Она пришла на минутку и должна была вот-вот уйти, но не уходила, и хотя он, Булгак, понимал, что ей нет дела до собрания и до того, что говорится на собрании, и пришла она по своему делу, и поглощена только этим делом, а больше ничем, — он все же тонул, и выкарабкивался, и снова тонул, и течение уносило его дальше и дальше от расставленных вешек, которые постепенно становились почти неразличимы.

Подобно стрелку-спортсмену, ограниченному временем и числом выстрелов, он ощущал каждый свой промах, но не имел возможности поправиться, взять ход назад или следующим ходом наверстать упущенное. О стычке с профгрупоргом и Чепелем сразу не сказал он, упустил это, а затем уж не находилось такого паза, куда бы можно было это втиснуть, но он пытался, тыкался во все щели, терял понапрасну время и, сосредоточенный на этих попытках, плывущий, по течению, пустился в рассуждения о техконтроле, хотя и не думал об этом заранее.

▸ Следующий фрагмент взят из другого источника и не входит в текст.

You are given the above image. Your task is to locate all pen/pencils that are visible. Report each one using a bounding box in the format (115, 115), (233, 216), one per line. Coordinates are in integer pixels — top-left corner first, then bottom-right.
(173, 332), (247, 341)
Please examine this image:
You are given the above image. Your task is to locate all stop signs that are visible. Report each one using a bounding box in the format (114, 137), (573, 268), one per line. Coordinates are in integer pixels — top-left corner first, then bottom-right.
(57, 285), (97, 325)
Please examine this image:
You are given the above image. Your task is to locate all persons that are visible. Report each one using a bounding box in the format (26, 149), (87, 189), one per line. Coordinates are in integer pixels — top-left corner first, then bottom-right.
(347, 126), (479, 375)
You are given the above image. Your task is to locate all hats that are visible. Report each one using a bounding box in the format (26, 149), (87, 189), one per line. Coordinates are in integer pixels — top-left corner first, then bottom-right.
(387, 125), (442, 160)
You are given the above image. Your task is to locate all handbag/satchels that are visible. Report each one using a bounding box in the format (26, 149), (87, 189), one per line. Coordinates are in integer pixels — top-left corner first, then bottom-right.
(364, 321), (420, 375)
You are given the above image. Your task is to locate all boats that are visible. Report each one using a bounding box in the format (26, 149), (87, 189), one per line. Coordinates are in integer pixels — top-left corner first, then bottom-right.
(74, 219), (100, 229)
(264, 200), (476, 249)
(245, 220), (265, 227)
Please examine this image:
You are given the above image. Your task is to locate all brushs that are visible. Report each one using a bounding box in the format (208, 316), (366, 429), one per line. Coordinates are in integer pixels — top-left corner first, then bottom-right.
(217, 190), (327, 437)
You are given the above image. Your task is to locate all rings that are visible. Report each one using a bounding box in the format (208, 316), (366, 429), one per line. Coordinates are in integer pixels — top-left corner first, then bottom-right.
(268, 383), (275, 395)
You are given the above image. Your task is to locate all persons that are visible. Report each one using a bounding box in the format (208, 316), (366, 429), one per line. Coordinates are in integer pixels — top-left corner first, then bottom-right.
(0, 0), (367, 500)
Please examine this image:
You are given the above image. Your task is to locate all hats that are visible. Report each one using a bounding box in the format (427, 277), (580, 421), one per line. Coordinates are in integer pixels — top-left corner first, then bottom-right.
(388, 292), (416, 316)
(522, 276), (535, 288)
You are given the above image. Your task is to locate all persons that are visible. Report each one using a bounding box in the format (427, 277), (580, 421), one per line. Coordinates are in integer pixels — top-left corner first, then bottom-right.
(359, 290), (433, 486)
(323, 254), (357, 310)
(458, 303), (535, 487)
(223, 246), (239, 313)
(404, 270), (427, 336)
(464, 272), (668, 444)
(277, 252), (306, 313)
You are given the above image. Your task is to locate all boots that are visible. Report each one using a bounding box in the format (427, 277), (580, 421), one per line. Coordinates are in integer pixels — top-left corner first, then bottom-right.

Когда ему добавили немного времени к регламенту, он уже не видел ничего и никого в зале, кроме последнего ряда, и, силясь не смотреть туда, все же смотрел и, остро ощущая каждый свой промах, снова промахивался — и эти бесконечные промахи, это бессилие свое перед ними как бы надломили его, и та часть, надломленная, стала нечувствительна: ей было безразлично, что скажут о нем сидящие в зале.

Он, кажется, возмутил кое-кого из них, настроил против себя, не сумел ничего-доказать, но и это было теперь безразлично ему, и, уже собираясь убраться с трибуны, он увидел, что Света Табарчук захлопывает папку, завязывает тесемочки, тоже собирается уходить. Он видел, как она поднялась, одернула юбку, выбралась в проход, пошла к дверям, и дверь закрылась за ней. Она могла бы сделать это и раньше, и все, возможно, было бы иначе, и он не оскандалился бы, не растерял своих вешек, не поплыл по течению, но все сложилось именно так, а не иначе, и теперь уж поздно было рассуждать об этом.